Dr.  W.  A.  Criswell

Luke 16:19

11-10-68    7:30 p.m.

 

 

In our preaching through the life of our Lord we are in the sixteenth chapter of the Third Gospel.  So turn to it, and we shall read the story together.  Luke chapter 16, and we shall begin reading at verse 19 and read the story to the end of the chapter.  And if your neighbor does not have his Bible, you share your Bible with him.  Let’s read out loud together Luke chapter 16, beginning at verse 19; and if on the radio you share the service with us, get your Bible out and read it out loud together.  Remember the title of the sermon: The First Five Minutes In Eternity.  Luke 16, beginning at 19; now, let us read together:

 

There was a certain rich man, which was clothed in purple and fine linen, and fared sumptuously every day: 

And there was a certain beggar named Lazarus, which was laid at his gate, full of sores and desiring to be fed with the crumbs which fell from the rich man’s table: moreover the dogs came and licked his sores.  And it came to pass, that the beggar died, and was carried by the angels into Abraham’s bosom: the rich man also died, and was buried;  And in hell he lift up his eyes, being in torments, and seeing Abraham afar off, and Lazarus in his bosom.  And he cried and said, Father Abraham, have mercy on me, and send Lazarus, that he may dip the tip of his finger in water, and cool my tongue; for I am tormented in this flame. 

But Abraham said, Son remember that thou in thy lifetime receivedst thy good things, and likewise Lazarus evil things: but now he is comforted, and thou art tormented. 

And beside all this, between us and you there is a great gulf fixed: so that they which would pass from hence to you cannot; neither can they pass to us, that would come from thence. 

Then he said, I pray thee therefore, father, that thou wouldest send him to my father’s house: For I have five brethren; that he may testify unto them, lest they also come to this place of torment.

Abraham saith unto him, They have Moses and the prophets; let them hear them.

And he said, Nay, father Abraham: but if one went unto them from the dead, they will repent. 

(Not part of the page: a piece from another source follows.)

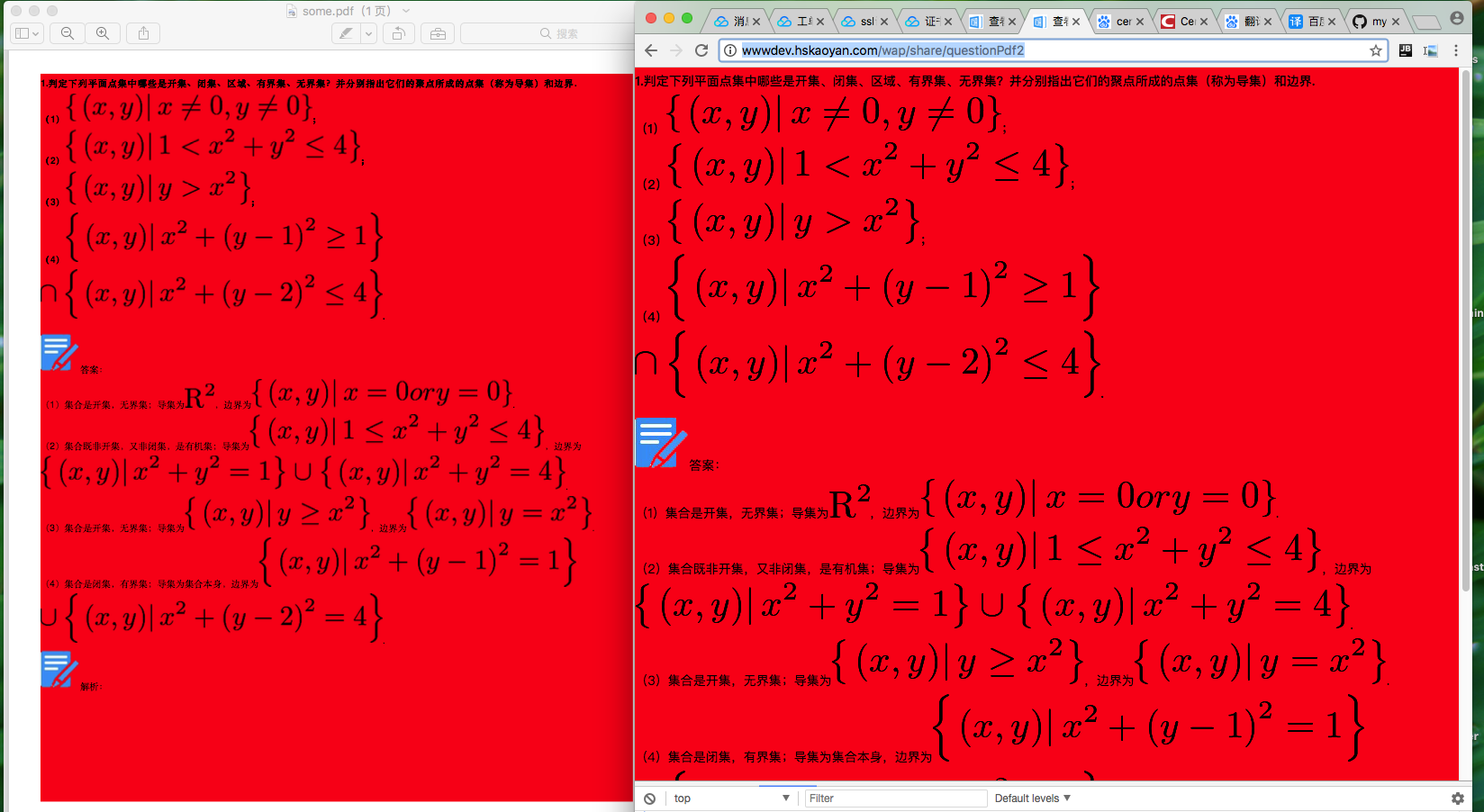 my webpage convert to pdf latex image disappear · Issue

And he said unto him, If they hear not Moses and the prophets, neither will they be persuaded, though one rose from the dead. 

[Luke 16:19-31]

 

 

In the assignment of such a subject as this, I dare not enter into a world of speculation.  The world beyond, the world unseen; the world into which we enter when we die is not a world that is revealed to human philosophy and human reasoning.  There never have been any men who in anywise rivaled the intellectual prowess, and acumen, and astuteness, and learnedness of the ancient Greek philosopher.  But as he peered into the distance unknown all he could see was some shadowy world beyond the River Styx.

And in nowise, and in no sentence, in no paragraph, in no book, in no word has the Greek philosopher been able to pull back the veil of the curtain that lies between us and death.  Nor has the world of science in which we live been able to add aught to what is known of the world that is yet to come.  The psychologist, the sociologist, the physicist, the chemist, the scientist, the medical doctor; in whatever branch of study modern inquiry may probe, pursue, learn, experiment, there has been no whit added to the knowledge of the human race regarding the world that is yet to come.

That is why in so many instances you will find men of books, men who fill the professors chairs, who scoff at immortality and who make fun and ridicule a life that is yet to come.  Yet I do not know of a persuasion that is more universal or more universally entertained than the feeling, the intuitive knowledge, in the human soul that there is something beyond this life; that a man does not die like an animal.  There is something immortal in him.  There is God in him.  There is eternal life in him.  You can’t rid that out of your own persuasion.  However you may persuade yourself, "I am an infidel, and I do not believe in an afterlife," yet always that lingers in the soul.  There is something over, and beyond, and in addition to this present life. 

When I turn to the Bible, I find so much of the Bible that concerns itself with a revelation, an apocalypse, an unveiling of the life that is yet to come.  The prophets saw it.  Jesus spake of it.  The apostles revealed it, and, of course, the entire Book of the Revelation is an unveiling of the glorious life that is yet to come.  So, not speaking speculatively, or philosophically, or metaphysically; not speaking as a man might reason, but speaking only from the Word of God, we have in the Scriptures a very plain and a very real revelation of what it is when we close our eyes to this life and open our eyes to the life that is yet to come.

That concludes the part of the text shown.